Assignment:
Output all of the listing, leaving every line exactly as written.

(Input for this task begins)

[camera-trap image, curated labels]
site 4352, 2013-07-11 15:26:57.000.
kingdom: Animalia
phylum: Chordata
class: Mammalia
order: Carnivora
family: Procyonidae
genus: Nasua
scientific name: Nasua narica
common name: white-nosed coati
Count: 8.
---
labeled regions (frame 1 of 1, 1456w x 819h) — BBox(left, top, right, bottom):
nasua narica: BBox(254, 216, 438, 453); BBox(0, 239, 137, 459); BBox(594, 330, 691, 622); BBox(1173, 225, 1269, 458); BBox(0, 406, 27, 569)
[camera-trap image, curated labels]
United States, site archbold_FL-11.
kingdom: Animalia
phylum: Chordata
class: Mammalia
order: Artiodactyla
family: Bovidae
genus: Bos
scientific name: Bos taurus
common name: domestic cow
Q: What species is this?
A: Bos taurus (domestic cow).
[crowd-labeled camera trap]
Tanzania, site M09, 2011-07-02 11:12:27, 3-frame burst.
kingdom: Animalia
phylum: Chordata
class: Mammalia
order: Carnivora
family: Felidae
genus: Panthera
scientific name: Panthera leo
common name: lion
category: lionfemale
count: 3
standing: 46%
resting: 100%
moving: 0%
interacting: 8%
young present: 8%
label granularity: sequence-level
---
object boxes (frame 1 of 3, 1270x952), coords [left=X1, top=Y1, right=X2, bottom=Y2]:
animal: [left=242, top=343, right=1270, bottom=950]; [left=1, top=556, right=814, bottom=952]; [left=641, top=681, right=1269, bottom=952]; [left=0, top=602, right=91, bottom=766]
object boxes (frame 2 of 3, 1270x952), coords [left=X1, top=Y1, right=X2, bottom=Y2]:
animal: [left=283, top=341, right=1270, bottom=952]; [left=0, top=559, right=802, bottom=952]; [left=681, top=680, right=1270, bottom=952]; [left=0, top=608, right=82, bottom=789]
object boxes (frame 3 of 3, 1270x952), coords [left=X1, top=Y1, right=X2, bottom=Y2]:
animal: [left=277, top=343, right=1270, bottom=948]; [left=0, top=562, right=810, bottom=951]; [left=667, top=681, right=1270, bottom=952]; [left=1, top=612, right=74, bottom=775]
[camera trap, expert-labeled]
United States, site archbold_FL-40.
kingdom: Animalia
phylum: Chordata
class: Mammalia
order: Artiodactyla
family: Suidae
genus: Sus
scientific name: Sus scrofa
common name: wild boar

(Input for this task ends)

Response to this exercise:
[camera-trap image, curated labels]
site 4352, 2013-07-11 15:26:57.000.
kingdom: Animalia
phylum: Chordata
class: Mammalia
order: Carnivora
family: Procyonidae
genus: Nasua
scientific name: Nasua narica
common name: white-nosed coati
Count: 8.
---
labeled regions (frame 1 of 1, 1456w x 819h) — BBox(left, top, right, bottom):
nasua narica: BBox(254, 216, 438, 453); BBox(0, 239, 137, 459); BBox(594, 330, 691, 622); BBox(1173, 225, 1269, 458); BBox(0, 406, 27, 569)
[camera-trap image, curated labels]
United States, site archbold_FL-11.
kingdom: Animalia
phylum: Chordata
class: Mammalia
order: Artiodactyla
family: Bovidae
genus: Bos
scientific name: Bos taurus
common name: domestic cow
Q: What species is this?
A: Bos taurus (domestic cow).
[crowd-labeled camera trap]
Tanzania, site M09, 2011-07-02 11:12:27, 3-frame burst.
kingdom: Animalia
phylum: Chordata
class: Mammalia
order: Carnivora
family: Felidae
genus: Panthera
scientific name: Panthera leo
common name: lion
category: lionfemale
count: 3
standing: 46%
resting: 100%
moving: 0%
interacting: 8%
young present: 8%
label granularity: sequence-level
---
object boxes (frame 1 of 3, 1270x952), coords [left=X1, top=Y1, right=X2, bottom=Y2]:
animal: [left=242, top=343, right=1270, bottom=950]; [left=1, top=556, right=814, bottom=952]; [left=641, top=681, right=1269, bottom=952]; [left=0, top=602, right=91, bottom=766]
object boxes (frame 2 of 3, 1270x952), coords [left=X1, top=Y1, right=X2, bottom=Y2]:
animal: [left=283, top=341, right=1270, bottom=952]; [left=0, top=559, right=802, bottom=952]; [left=681, top=680, right=1270, bottom=952]; [left=0, top=608, right=82, bottom=789]
object boxes (frame 3 of 3, 1270x952), coords [left=X1, top=Y1, right=X2, bottom=Y2]:
animal: [left=277, top=343, right=1270, bottom=948]; [left=0, top=562, right=810, bottom=951]; [left=667, top=681, right=1270, bottom=952]; [left=1, top=612, right=74, bottom=775]
[camera trap, expert-labeled]
United States, site archbold_FL-40.
kingdom: Animalia
phylum: Chordata
class: Mammalia
order: Artiodactyla
family: Suidae
genus: Sus
scientific name: Sus scrofa
common name: wild boar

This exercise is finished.